OPERATION: Patient was taken to the operating room, and after induction of general anesthesia with laryngeal mask intubation, the right lower extremity was prepped and draped in the usual fashion.  A tourniquet was applied prior to prepping and draping for total tourniquet time at 300 mmHg; please refer to the nurse's notes.  A safety time-out was performed, and the patient was properly identified.  After exsanguination, tourniquet was elevated.

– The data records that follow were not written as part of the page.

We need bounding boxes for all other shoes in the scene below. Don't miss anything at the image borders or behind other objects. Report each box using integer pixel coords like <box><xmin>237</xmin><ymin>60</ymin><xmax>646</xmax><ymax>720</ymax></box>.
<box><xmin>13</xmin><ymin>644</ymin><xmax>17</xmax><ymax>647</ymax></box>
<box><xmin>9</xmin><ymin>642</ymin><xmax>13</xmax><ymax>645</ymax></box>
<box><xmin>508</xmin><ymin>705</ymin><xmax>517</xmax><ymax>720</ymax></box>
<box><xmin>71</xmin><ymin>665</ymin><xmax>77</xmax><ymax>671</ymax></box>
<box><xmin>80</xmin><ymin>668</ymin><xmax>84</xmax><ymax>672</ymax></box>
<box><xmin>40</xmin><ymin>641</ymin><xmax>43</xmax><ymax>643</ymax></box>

The previous lateral approach was used.  Skin and subcutaneous tissues were divided.  We elevated peroneal musculature posteriorly off of the fibula exposing the fibular plate.  We removed the screws without difficulty and the plate without difficulty, curetted and rongeured the holes and irrigated.  This was closed in the usual layered fashion.  On the medial side because of the irregular horizontally oriented traumatic laceration, a separate longitudinal laceration centered between the 2 screws was performed instead.  Skin and subcutaneous tissues were divided.  There was extensive scar tissue in this area, some of which was debrided.  The screw heads were identified, were removed, and the wound was irrigated and closed in the usual layered fashion.  Care was taken to protect the saphenous nerve and vein throughout the case.  The wounds were closed.  Xeroform, sterile dressings were applied followed by an Ace bandage.  Tourniquet was deflated.  Patient was aroused, extubated, and taken to recovery room in stable condition.  Final sponge and needle counts were correct.